A: Non-hydraulic lime is sold as either hydrated lime or putty lime. They set and harden through drying out and absorbing carbon dioxide from the air. This means they have a very slow set: CO2 is only absorbed when certain conditions are met. They are the softest, most breathable limes available. Hydrated lime simply means that a controlled amount of water is added to quicklime to make a powder that is more stable and safe to handle. This can be done to hydraulic lime or non-hydraulic lime. Lime putty can be made from either type of lime, and is made by adding an excess of water to quicklime. Hydraulic lime putty will set underwater within hours or days making them impractical, whereas non-hydraulic lime putty will remain plastic and improve with age.
Q: Do conservation officers allow double glazing in listed buildings?
A: It all depends on the condition and significance of the existing windows. Sometimes they are allowed, thought if the single glazed windows have to be retained they can be restored
Q: Can waterproof membranes be harmful to listed buildings?

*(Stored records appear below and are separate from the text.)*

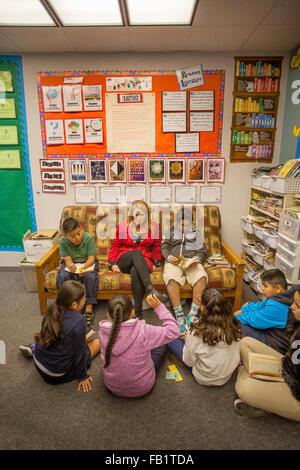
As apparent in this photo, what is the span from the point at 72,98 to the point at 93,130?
41 cm

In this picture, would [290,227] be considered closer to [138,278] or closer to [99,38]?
[138,278]

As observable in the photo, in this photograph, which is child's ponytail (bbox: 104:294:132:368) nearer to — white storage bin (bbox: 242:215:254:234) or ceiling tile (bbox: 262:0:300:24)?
white storage bin (bbox: 242:215:254:234)

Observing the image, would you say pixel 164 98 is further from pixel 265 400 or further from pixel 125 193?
pixel 265 400

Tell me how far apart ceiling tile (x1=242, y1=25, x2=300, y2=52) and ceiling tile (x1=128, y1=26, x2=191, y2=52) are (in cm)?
66

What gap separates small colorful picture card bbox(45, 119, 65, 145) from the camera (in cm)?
320

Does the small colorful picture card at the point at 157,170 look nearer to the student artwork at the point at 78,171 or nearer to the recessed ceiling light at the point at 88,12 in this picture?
the student artwork at the point at 78,171

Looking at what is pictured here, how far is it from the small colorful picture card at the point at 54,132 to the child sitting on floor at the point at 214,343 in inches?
101

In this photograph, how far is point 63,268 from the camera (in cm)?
263

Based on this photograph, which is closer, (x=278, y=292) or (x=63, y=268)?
(x=278, y=292)

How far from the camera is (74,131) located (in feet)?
10.5

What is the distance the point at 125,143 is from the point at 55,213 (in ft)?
4.06

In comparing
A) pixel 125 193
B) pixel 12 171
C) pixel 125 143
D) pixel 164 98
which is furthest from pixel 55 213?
pixel 164 98

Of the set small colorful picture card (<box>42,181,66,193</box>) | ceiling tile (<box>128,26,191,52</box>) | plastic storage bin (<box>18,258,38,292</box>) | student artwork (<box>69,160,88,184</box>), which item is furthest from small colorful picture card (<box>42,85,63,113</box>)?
plastic storage bin (<box>18,258,38,292</box>)

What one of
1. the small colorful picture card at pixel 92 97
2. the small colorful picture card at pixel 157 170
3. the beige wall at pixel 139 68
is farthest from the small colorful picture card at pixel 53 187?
the small colorful picture card at pixel 157 170
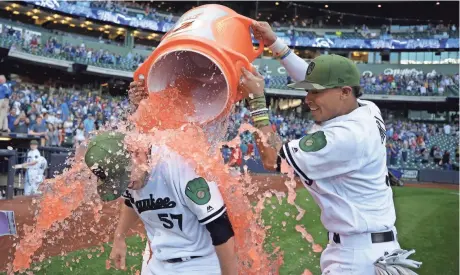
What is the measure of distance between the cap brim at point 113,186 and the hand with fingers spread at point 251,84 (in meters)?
0.79

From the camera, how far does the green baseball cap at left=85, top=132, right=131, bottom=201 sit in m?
2.21

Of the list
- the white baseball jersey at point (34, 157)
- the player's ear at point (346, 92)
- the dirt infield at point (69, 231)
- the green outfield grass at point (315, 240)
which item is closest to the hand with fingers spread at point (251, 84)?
the player's ear at point (346, 92)

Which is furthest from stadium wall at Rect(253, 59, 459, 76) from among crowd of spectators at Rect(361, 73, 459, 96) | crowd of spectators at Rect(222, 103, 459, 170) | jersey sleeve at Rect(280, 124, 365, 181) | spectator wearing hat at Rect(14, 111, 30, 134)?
jersey sleeve at Rect(280, 124, 365, 181)

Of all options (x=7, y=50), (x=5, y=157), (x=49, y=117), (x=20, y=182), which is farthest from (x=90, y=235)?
(x=7, y=50)

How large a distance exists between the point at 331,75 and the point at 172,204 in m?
1.08

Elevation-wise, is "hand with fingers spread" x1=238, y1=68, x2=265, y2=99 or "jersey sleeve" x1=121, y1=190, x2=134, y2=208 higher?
"hand with fingers spread" x1=238, y1=68, x2=265, y2=99

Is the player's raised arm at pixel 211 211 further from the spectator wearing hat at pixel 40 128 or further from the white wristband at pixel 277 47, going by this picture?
the spectator wearing hat at pixel 40 128

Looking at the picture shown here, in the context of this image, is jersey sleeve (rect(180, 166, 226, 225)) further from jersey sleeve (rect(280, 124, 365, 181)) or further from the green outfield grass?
the green outfield grass

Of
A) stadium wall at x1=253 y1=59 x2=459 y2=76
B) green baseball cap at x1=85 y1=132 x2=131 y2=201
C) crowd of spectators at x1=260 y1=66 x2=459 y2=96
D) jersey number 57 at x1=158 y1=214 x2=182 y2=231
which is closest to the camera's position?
green baseball cap at x1=85 y1=132 x2=131 y2=201

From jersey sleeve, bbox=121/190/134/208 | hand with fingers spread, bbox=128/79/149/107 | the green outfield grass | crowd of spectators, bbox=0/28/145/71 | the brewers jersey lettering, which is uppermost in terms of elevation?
crowd of spectators, bbox=0/28/145/71

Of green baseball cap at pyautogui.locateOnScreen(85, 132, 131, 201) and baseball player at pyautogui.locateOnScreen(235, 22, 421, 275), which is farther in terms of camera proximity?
baseball player at pyautogui.locateOnScreen(235, 22, 421, 275)

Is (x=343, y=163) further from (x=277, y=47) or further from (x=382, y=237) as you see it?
(x=277, y=47)

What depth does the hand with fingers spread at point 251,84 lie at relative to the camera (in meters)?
2.61

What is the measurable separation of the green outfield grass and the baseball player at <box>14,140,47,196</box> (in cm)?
486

A: Inserting a waterproof membrane of any description in any traditional wall, floor or roof will prevent the building from breathing and result in concentrations of moisture. Traditional solid wall buildings were constructed of permeable materials which absorb moisture when the weather is wet or humid and give it out by evaporation when it is dry. This is referred to as breathable construction. Methods used in modern building constructions such as damp proof membranes, vapor barriers and any impervious layers should be avoided.